It sounds like the start to a bad joke—25 student nurse anesthetists walk into a courtroom…let’s just hope you don’t fall asleep before we get to the punchline.

While the Eleventh Circuit’s opinion regarding whether a class of 25 anesthetist students are employees or interns under the FLSA began lightheartedly, the opinion quickly dug into the issue, making significant changes to the standard for determining FLSA intern standards in the Eleventh Circuit. The opinion in Schumann v. Collier Anesthesia, PA, 14-13169 (11th Cir. Sept. 11, 2015), adopted the reasoning from the Second Circuit’s recent decision in Glatt v. Fox Searchlight Pictures, Inc., 791 F.3e 376 (2d Cir. 2015), finding that the Department of Labor’s Handbook on trainees or students within the FLSA did not appropriately take into account all factors necessary to determine whether interns were entitled to federal minimum wage and overtime requirements. The Court adopted the six factors recently set forth by the Second Circuit, and discussed previously on the blog here, including:

  1. The extent to which the intern and the employer clearly understand that there is no expectation of compensation. Any promise of compensation, express or implied, suggests that the intern is an employee—and vice versa.
  2. The extent to which the internship provides training that would be similar to that which would be given in an educational environment, including the clinical and other hands-on training provided by educational institutions.
  3. The extent to which the internship is tied to the intern's formal education program by integrated coursework or the receipt of academic credit.
  4. The extent to which the internship accommodates the intern's academic commitments by corresponding to the academic calendar.
  5. The extent to which the internship's duration is limited to the period in which the internship provides the intern with beneficial learning.
  6. The extent to which the intern's work complements, rather than displaces, the work of paid employees while providing significant educational benefits to the intern.
  7. The extent to which the intern and the employer understand that the internship is conducted without entitlement to a paid job at the conclusion of the internship.

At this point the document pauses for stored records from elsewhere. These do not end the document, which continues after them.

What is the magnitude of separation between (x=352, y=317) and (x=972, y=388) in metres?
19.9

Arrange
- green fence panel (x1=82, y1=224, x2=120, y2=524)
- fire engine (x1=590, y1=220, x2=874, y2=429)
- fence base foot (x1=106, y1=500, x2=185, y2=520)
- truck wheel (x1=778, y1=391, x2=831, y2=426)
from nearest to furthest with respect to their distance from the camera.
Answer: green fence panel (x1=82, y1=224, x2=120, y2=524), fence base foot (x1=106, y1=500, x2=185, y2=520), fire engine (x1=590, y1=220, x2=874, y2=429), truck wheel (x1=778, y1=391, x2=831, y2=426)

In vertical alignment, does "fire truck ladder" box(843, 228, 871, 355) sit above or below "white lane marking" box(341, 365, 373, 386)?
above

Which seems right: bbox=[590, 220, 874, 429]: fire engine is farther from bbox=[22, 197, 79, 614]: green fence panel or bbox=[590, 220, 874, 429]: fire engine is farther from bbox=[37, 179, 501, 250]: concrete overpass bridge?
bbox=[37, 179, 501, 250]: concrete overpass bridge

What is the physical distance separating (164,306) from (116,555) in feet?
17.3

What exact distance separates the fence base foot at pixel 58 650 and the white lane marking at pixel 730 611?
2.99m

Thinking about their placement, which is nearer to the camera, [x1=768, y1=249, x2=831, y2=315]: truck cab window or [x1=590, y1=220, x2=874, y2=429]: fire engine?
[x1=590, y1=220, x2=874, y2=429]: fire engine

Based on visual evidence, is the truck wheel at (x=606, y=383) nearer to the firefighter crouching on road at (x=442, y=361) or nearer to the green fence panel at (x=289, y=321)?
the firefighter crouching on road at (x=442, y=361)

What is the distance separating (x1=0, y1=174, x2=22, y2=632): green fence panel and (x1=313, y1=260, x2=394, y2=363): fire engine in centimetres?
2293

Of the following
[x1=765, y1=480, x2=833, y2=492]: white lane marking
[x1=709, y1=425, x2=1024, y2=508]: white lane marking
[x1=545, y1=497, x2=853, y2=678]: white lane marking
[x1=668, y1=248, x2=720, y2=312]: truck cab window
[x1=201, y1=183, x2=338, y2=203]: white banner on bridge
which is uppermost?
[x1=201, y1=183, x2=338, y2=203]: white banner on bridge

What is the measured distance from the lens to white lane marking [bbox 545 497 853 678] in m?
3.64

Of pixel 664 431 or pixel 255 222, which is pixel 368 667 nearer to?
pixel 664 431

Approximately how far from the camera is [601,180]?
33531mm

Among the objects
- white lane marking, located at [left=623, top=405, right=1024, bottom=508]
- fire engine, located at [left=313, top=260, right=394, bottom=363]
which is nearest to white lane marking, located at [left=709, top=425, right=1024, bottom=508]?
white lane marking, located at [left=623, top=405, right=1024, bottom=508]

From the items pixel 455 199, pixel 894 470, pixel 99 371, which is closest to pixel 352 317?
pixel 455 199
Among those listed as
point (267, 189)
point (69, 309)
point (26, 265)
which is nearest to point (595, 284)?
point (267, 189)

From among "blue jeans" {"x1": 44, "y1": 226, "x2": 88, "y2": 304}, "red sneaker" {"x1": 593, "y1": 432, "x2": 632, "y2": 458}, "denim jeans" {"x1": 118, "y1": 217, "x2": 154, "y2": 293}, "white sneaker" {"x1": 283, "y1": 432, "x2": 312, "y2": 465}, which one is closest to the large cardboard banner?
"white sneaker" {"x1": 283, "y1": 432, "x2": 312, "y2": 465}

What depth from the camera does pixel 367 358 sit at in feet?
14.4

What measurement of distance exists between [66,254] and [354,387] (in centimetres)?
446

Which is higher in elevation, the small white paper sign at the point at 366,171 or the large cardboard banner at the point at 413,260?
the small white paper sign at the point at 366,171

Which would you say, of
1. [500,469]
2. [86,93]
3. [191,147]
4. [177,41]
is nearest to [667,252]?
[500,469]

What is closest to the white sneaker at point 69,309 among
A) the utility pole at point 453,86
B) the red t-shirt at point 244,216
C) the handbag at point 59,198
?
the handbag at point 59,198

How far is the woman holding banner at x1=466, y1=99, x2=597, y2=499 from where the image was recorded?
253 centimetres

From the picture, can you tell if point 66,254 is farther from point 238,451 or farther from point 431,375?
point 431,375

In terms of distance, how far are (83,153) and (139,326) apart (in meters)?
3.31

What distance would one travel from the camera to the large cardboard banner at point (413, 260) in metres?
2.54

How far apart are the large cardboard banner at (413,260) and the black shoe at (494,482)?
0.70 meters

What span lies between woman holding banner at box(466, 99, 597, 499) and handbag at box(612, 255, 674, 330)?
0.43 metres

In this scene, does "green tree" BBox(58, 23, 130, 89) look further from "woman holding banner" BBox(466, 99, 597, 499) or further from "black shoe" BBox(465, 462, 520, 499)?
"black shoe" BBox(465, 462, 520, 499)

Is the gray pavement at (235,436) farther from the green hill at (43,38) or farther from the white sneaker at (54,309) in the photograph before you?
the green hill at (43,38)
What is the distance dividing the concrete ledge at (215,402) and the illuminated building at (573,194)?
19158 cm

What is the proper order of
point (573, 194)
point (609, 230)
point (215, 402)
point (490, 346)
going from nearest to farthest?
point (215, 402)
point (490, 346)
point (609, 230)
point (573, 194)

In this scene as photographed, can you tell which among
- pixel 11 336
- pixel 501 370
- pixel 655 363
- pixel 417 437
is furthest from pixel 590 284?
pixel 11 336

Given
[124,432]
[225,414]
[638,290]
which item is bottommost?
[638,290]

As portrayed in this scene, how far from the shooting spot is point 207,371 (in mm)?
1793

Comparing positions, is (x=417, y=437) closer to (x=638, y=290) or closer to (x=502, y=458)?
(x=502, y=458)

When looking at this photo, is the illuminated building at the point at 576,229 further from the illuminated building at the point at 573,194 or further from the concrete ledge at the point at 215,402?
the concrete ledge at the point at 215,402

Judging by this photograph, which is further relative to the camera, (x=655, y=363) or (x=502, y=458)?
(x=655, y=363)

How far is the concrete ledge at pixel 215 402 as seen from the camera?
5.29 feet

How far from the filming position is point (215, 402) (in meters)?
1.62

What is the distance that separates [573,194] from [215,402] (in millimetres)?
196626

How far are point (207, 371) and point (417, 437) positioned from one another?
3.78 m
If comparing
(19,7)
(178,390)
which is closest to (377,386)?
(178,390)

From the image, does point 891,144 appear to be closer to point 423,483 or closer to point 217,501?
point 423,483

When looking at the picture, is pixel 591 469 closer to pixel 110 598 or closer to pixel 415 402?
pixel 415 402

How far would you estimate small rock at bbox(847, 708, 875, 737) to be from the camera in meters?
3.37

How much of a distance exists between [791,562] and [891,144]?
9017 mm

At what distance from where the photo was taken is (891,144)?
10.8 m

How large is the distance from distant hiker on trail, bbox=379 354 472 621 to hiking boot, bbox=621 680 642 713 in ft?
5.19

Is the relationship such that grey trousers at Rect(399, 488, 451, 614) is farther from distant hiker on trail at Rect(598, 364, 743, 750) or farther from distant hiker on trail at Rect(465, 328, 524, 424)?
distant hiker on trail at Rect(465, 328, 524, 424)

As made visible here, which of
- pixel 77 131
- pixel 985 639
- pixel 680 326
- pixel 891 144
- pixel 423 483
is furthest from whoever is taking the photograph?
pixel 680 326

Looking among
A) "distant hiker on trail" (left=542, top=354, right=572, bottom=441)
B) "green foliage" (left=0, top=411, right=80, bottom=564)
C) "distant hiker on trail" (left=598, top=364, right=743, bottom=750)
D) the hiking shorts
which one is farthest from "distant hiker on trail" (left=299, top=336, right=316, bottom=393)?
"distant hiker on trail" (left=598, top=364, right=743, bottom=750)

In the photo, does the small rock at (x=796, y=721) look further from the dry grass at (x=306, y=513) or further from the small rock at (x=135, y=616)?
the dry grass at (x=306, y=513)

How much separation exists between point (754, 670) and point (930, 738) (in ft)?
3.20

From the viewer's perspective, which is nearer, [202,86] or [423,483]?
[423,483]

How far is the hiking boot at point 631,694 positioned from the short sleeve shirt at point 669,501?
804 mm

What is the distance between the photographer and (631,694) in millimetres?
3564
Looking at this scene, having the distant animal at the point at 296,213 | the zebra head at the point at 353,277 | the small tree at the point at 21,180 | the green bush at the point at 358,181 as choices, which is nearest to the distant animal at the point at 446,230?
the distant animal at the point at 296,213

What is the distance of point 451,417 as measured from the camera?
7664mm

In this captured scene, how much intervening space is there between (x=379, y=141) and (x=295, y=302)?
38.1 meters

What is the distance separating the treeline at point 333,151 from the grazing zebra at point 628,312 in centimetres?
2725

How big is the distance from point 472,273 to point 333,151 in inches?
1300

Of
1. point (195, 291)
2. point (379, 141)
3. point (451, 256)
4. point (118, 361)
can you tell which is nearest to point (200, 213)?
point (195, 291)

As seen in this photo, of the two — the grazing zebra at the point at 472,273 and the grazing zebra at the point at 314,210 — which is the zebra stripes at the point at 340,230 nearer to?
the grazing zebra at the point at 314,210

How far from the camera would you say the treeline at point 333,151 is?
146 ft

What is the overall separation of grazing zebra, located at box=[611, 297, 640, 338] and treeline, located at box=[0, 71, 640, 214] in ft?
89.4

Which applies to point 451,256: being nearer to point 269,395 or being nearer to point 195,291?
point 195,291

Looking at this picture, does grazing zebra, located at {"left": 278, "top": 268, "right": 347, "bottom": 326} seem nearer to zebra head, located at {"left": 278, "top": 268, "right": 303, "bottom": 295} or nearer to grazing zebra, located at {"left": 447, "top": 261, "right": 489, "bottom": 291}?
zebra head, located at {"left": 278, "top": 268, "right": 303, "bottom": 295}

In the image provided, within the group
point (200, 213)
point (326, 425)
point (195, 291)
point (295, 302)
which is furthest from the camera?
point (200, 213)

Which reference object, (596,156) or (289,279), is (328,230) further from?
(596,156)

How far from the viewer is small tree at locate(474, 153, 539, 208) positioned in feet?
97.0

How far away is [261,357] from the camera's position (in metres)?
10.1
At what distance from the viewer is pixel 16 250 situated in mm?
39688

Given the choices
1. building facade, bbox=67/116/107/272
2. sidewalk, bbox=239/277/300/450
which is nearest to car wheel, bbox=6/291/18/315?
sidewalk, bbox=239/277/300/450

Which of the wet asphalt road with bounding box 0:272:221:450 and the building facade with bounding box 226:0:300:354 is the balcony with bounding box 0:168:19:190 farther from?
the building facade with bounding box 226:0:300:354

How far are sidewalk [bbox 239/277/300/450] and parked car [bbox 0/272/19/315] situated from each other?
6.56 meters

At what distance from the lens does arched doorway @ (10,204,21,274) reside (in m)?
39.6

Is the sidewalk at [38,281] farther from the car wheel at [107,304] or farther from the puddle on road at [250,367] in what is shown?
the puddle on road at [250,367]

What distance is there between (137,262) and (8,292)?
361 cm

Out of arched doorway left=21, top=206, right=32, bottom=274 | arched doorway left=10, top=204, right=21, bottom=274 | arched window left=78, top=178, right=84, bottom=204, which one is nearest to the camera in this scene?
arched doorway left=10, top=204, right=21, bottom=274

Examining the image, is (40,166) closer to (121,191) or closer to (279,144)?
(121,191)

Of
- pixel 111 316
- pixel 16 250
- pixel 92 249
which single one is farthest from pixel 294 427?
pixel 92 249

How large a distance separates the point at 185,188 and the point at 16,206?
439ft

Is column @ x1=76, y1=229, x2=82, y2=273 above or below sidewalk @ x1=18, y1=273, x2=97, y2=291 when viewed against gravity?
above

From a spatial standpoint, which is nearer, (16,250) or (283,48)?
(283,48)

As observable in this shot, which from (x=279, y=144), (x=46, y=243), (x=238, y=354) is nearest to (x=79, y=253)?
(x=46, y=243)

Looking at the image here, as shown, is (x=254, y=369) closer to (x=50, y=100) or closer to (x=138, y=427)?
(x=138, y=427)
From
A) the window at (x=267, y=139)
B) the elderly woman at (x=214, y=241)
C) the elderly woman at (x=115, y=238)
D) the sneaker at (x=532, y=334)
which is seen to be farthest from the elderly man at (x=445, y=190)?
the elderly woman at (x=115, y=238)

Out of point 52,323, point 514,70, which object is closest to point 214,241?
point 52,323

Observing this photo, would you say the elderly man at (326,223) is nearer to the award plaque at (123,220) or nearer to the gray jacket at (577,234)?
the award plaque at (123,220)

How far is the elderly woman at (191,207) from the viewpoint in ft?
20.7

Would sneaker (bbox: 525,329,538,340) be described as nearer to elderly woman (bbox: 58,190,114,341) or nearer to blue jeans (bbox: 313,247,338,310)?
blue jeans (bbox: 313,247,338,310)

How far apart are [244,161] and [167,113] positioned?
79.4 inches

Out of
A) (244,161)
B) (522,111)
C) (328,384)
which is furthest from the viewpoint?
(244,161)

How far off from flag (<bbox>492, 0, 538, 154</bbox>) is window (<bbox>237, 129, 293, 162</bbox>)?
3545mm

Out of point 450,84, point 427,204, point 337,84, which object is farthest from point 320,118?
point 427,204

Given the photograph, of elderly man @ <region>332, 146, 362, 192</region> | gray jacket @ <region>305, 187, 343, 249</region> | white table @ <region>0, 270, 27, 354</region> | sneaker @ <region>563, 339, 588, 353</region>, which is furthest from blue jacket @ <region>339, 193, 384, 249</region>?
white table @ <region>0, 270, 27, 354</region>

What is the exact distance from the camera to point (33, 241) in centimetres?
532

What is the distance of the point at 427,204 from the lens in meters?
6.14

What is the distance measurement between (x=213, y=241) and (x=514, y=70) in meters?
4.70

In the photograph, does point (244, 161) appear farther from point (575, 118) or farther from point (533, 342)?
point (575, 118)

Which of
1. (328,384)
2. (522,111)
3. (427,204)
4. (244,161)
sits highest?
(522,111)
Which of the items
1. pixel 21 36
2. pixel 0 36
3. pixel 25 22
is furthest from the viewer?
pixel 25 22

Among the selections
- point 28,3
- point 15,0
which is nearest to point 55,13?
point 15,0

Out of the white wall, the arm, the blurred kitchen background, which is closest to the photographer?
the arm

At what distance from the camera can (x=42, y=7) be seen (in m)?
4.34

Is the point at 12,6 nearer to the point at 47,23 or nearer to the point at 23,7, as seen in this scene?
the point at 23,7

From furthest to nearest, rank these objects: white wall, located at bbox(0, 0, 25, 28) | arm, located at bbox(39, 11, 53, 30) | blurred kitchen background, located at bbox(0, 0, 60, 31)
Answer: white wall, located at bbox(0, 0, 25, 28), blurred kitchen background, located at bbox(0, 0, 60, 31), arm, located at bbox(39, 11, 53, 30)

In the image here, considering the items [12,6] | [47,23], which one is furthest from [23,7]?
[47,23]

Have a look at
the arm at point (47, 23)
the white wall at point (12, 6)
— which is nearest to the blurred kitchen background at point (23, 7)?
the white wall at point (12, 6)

When reviewing these factors the Court noted that, “[n]o one factor is dispositive and every factor need not point in the same direction for the court to conclude that the intern is not an employee.” The court instead weighs and balances the circumstances that surround the seven factors. As a result of the adoption of the above-discussed seven factors, the Court vacated the district court’s decision and remanded the case, directing the district court to employ the above-stated factors to determine whether the students were employees or interns.

As this new standard continues to gain traction throughout the country, companies that are currently using unpaid interns in any capacity (whether through a credit-offered program with a university or through a more informal path) should perform a full analysis of whether their programs satisfy any or all of the seven factors discussed above.